It was at the urging of Lori’s close friend that she decided to go for her annual mammogram. Although Lori worked in healthcare public relations and supervised the FDA approval of Femara and the re-launch of silicone breast implants, she had not scheduled an exam in over five years.
During her appointment, seven months later, doctors mentioned a small area of concern in her right breast and advised her to schedule a biopsy immediately. Not believing that it would result in anything serious, she made the appointment for the following week.
“I never thought it would happen. Not in a million years,” said the 45-year-old mom of two. But when her phone rang a week later, it was confirmed that she had Stage 1 breast cancer. “When the doctor called to give me the diagnosis, I couldn’t hear a thing. I had to give the phone to my husband,” she said.

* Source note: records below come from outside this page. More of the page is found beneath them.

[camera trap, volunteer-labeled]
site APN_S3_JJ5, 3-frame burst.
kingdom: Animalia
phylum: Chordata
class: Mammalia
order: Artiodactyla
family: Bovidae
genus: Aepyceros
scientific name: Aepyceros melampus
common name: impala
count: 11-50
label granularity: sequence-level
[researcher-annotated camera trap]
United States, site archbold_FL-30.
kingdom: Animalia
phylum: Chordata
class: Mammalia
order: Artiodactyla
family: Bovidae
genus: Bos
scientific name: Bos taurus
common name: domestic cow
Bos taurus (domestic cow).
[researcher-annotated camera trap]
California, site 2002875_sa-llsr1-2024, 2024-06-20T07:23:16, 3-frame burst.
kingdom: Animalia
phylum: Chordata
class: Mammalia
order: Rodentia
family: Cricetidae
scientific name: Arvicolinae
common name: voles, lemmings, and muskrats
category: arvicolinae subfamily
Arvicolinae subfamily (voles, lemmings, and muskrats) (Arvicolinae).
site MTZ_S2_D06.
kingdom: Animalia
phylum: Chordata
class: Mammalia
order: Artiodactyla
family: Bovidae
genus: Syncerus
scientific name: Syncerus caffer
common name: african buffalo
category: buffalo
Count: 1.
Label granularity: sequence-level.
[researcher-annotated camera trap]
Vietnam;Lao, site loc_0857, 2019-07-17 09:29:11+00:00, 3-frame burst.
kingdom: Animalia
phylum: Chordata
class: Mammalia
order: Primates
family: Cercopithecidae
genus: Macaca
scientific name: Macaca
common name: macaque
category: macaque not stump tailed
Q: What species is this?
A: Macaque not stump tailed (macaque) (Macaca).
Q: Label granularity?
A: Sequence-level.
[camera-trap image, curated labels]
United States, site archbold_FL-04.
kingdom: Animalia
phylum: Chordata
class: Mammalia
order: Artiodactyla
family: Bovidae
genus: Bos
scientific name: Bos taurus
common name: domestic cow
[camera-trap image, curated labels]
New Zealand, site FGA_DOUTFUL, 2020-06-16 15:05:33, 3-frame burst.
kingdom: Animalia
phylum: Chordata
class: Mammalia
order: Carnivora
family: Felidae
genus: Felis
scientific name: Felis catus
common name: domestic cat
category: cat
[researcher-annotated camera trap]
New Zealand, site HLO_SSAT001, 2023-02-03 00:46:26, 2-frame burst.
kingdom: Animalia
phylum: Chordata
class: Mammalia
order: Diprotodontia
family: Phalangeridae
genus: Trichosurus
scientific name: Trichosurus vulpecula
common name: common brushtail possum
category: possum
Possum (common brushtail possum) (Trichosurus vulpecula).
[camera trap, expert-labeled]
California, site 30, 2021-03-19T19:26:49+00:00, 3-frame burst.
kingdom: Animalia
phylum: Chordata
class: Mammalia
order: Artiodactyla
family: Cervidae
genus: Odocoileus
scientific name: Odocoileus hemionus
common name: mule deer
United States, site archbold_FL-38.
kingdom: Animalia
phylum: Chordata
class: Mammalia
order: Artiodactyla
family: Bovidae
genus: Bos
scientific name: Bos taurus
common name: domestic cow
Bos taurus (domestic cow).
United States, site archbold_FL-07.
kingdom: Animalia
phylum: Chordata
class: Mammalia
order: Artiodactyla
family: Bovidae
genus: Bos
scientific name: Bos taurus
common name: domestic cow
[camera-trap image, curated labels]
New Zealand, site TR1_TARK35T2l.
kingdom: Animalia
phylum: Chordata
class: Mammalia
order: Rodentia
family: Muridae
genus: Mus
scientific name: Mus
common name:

In the days following her diagnosis, Lori called the only two people she knew who had breast cancer and asked for their surgeon’s information. During a consultation with New York-based breast surgeon Dr. Beth Siegel, it was recommended that Lori undergo a lumpectomy followed by radiation. Lori agreed and scheduled her pre-op. But the week before her surgery she was introduced to a few breast cancer survivors who opted to have bilateral mastectomies. As she spoke with them and gathered more information, she realized that this was the best approach for her.
“I was healthy, and my daughters were very young,” she said. “I thought about the rate of reoccurrence and realized it would be easier for me to go through an invasive surgery now rather than years down the road when my children would be older, and I might not be as healthy.”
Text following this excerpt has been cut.